Among her many findings, Nickerson helped identify a single gene underlying Miller syndrome, a rare disorder characterized by malformations of the face and limbs, in 2009. Speaking to the Times, Collins called the discovery of the Miller syndrome gene “an explosive moment” and a “jaw-dropping” example of genome sequencing, adding that “I never envisioned that we’d be able to do that in my career or lifetime” in reference to the ability to determine a person’s illness by reading their genome. The next year, Nickerson went on to pinpoint the underlying cause of another Medelian disorder, Kabuki syndrome, which commonly involves intellectual disability, skeletal abnormalities, elongated eyes, and arched eyebrows.

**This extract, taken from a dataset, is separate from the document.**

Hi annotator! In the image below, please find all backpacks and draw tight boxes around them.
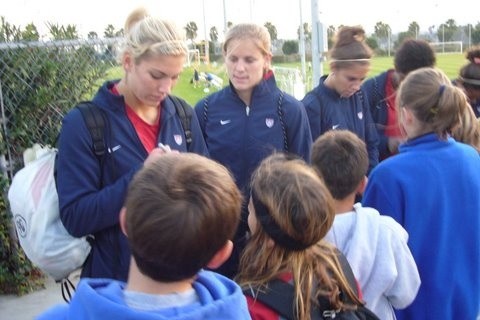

At the time of her death, she led one of five research centers established by the NIH as part of its Genomics Research to Elucidate the Genetics of Rare diseases (GREGoR) Consortium, which focuses on the genetic causes of Mendelian diseases. Nickerson was also involved in the NIH All of Us Research Program, which will ultimately pair genome sequences of more than 1 million individuals with lifestyle and health information.
Nickerson is remembered as a kind but no-nonsense scientist. In a tribute released by the NIH’s National Human Genome Research Institute (NHGRI), which funded some of Nickerson’s work and to which she was an advisor, Director Eric Green recalls that she was “a forceful champion of so many things cherished by NHGRI and NIH, including significant attentiveness to training and diversity,” noting that “she always felt comfortable telling me what I was doing well as NHGRI Director and what I was doing not so well! I actually admired her bluntness because she had earned my respect and admiration.”